Category: Acute Kidney Injury

  • 102 AKI: Clinical, Outcomes, and Trials

Authors

  • Arora, Tanima, Clinical and Translational Research Accelerator, Yale School of Medicine, New Haven, Connecticut, United States
  • Biswas, Aditya, Clinical and Translational Research Accelerator, Yale School of Medicine, New Haven, Connecticut, United States
  • Yamamoto, Yu, Clinical and Translational Research Accelerator, Yale School of Medicine, New Haven, Connecticut, United States
  • Simonov, Michael, Clinical and Translational Research Accelerator, Yale School of Medicine, New Haven, Connecticut, United States
  • Martin, Melissa, Clinical and Translational Research Accelerator, Yale School of Medicine, New Haven, Connecticut, United States
  • Wilson, Francis Perry, Clinical and Translational Research Accelerator, Yale School of Medicine, New Haven, Connecticut, United States
Background

While multiple studies have used statistical models to predict outcomes after AKI, no studies have compared these models to physician intuition at the time of AKI consult.
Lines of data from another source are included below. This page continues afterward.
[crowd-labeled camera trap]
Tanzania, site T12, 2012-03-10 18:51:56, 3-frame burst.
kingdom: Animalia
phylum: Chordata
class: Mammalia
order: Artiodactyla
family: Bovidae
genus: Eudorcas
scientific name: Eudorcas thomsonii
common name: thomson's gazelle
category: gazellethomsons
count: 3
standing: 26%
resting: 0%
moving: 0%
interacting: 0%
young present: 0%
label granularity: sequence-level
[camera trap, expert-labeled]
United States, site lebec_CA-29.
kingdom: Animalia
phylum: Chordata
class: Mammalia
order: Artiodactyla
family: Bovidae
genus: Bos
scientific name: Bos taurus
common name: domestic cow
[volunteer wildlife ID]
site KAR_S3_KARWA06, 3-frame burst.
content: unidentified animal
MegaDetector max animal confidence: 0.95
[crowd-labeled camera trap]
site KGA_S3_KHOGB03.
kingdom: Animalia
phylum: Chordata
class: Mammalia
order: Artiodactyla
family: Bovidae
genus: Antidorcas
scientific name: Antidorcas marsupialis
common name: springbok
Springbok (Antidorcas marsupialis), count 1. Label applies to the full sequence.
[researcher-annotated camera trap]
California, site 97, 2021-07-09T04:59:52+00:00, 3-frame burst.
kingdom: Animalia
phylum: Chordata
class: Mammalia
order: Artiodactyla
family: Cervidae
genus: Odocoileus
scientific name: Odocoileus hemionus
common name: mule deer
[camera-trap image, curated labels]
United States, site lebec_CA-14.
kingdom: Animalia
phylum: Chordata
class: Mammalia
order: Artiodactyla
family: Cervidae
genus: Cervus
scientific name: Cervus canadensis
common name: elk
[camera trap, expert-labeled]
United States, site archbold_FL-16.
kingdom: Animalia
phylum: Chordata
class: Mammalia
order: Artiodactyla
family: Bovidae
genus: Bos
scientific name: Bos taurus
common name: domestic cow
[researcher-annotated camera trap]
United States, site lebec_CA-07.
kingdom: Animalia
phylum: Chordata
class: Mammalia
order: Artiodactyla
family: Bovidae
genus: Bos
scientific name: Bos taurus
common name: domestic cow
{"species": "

We studied the accuracy of physicians in predicting outcomes after AKI and compared it to the strength of predictive statistical models.

Methods

Our pilot study focuses on the prediction of 3 outcomes after AKI : Recovery,progression to dialysis and mortality. Postgraduate years 4 and 5 level Nephrology providers were asked, at the time of initial renal consult, to forecast outcomes at 3 timepoints : 24hr, 48hr and 7 days. We compared physician prognosis to a gradient boosted trees model trained using retrospective EHR data. Our primary measure of performance was area under the receiver operating characteristic curve (AUROC) at each time point.

Results

Data was captured from 56 patients with stage 2 AKI. Nephrology providers (n=7) were good to excellent at predicting dialysis at all three timepoints and death at 48 hours and 7 days. In contrast, their ability to predict recovery of AKI was relatively poor. The statistical model performed significantly better at predicting death at all timepoints, however was poorer at predicting dialysis (Figure 1.0).

Conclusion

Both physician clinical acumen and our statistical model showed good performance in predicting need for dialysis and death after AKI, however performed poorly when predicting recovery. This highlights the need to conduct further in-depth analysis into this area and implement strategies to enhance prediction of recovery after AKI.